原始文件:
━━━━━━━━━━━━━━━━

日本對台灣少數民族的殖民鎮壓十分慘烈,圖為1910年日軍於宜蘭梵山炮擊泰雅族部落。(台灣中央圖書館台灣分館)

日據時代,台灣少數民族往往承受遠較漢人嚴重的歧視與屠戮,因為其棲居的區域擁有大量殖民者垂涎的資源,其文化又不被承認尊重。對此,日本殖民官員持地六三郎(1867-1923年)曾出言直接抹殺原住民族的人格與生存權:「只見蕃地不見蕃人」,並赤裸裸地表達:「蕃地佔本島面積之百分之五十六,為林產、礦產乃至農產等利源之寶庫,不幸地此寶庫因為猛惡蕃人的緣故而被封鎖,以致無法開發此利源。蕃地乃利源之寶庫,而蕃害乃生民疾苦之所在,因此,不除此民患開發此寶庫的話,則本島之經營不能說是完成了」。故在日本的眼裏,消滅「蕃害」既能榨取資本所需的利益,又能彰顯「文明教化」,凸顯殖民台灣的成功。

日本總督佐久間左馬太以血腥的「理蕃」手段為人所知。(維基百科公有領域)

因此日本總督府一方面公告無主地公有的政策,剝奪原住民族的祖傳狩獵與耕種領域,一方面派出軍警恐嚇其趕緊歸順,並以沒收武器、限制民生物資交易、鳴炮射擊等手段威逼之。而當日本於1906年刻意授命毫無民政歷練、卻曾於1874年發動「牡丹社事件」入侵排灣族部落的日本軍人佐久間左馬太(1844─1915年)擔任台灣總督,更象徵要借重其「生蕃剋星」的經驗嚴厲鎮壓少數民族。而佐久間左馬太亦不負東京朝廷的期望,上任後即着手製定「五年理蕃計劃」,推動號稱要讓高山族「甘心承諾」遷居隘勇線內、讓出傳統領地的「甘諾政策」。而枕頭山戰役的爆發,便是被這種看似仁慈、實則暴虐的「甘諾政策」給逼出來。

━━━━━━━━━━━━━━━━

練習 1:
請將條目中從含有“Which item from”的那一行起至條目結尾(含兩端)的各行重新寫出,把其中的“girl's face”更名為“child's face”,其餘內容保持不變。

━━━━━━━━━━━━━━━━

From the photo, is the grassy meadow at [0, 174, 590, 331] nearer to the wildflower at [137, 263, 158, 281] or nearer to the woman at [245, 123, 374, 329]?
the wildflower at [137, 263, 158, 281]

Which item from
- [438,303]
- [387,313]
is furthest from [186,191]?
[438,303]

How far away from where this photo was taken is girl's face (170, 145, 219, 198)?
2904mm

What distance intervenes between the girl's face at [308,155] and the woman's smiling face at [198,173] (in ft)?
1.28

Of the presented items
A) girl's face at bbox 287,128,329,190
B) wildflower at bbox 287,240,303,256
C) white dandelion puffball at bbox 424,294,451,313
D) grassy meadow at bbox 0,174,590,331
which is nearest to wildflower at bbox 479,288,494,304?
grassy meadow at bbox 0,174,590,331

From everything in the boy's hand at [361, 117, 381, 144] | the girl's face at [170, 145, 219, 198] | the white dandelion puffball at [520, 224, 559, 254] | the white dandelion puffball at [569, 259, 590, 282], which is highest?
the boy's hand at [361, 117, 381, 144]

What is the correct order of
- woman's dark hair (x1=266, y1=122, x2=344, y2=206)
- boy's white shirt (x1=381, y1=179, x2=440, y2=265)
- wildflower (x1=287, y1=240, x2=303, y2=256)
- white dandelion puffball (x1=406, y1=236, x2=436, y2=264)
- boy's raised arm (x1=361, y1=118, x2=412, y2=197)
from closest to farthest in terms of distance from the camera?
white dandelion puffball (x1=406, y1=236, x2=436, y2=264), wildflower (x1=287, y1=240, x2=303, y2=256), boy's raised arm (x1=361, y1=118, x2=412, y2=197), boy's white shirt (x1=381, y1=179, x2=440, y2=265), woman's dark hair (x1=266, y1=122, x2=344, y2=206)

━━━━━━━━━━━━━━━━

練習 2:
根據這篇關於日據時期台灣少數民族的文章回答:
(a) 持地六三郎稱蕃地佔本島面積的百分之多少?
(b) 佐久間左馬太於哪一年被授命擔任台灣總督?
(c) 1910年日軍在宜蘭梵山炮擊的是哪一族的部落?

作答結果 1:
Which item from
- [438,303]
- [387,313]
is furthest from [186,191]?
[438,303]

How far away from where this photo was taken is child's face (170, 145, 219, 198)?
2904mm

What distance intervenes between the child's face at [308,155] and the woman's smiling face at [198,173] (in ft)?
1.28

Of the presented items
A) child's face at bbox 287,128,329,190
B) wildflower at bbox 287,240,303,256
C) white dandelion puffball at bbox 424,294,451,313
D) grassy meadow at bbox 0,174,590,331
which is nearest to wildflower at bbox 479,288,494,304?
grassy meadow at bbox 0,174,590,331

From everything in the boy's hand at [361, 117, 381, 144] | the child's face at [170, 145, 219, 198] | the white dandelion puffball at [520, 224, 559, 254] | the white dandelion puffball at [569, 259, 590, 282], which is highest?
the boy's hand at [361, 117, 381, 144]

What is the correct order of
- woman's dark hair (x1=266, y1=122, x2=344, y2=206)
- boy's white shirt (x1=381, y1=179, x2=440, y2=265)
- wildflower (x1=287, y1=240, x2=303, y2=256)
- white dandelion puffball (x1=406, y1=236, x2=436, y2=264)
- boy's raised arm (x1=361, y1=118, x2=412, y2=197)
from closest to farthest in terms of distance from the camera?
white dandelion puffball (x1=406, y1=236, x2=436, y2=264), wildflower (x1=287, y1=240, x2=303, y2=256), boy's raised arm (x1=361, y1=118, x2=412, y2=197), boy's white shirt (x1=381, y1=179, x2=440, y2=265), woman's dark hair (x1=266, y1=122, x2=344, y2=206)

作答結果 2:
(a) 百分之五十六。
(b) 1906年。
(c) 泰雅族。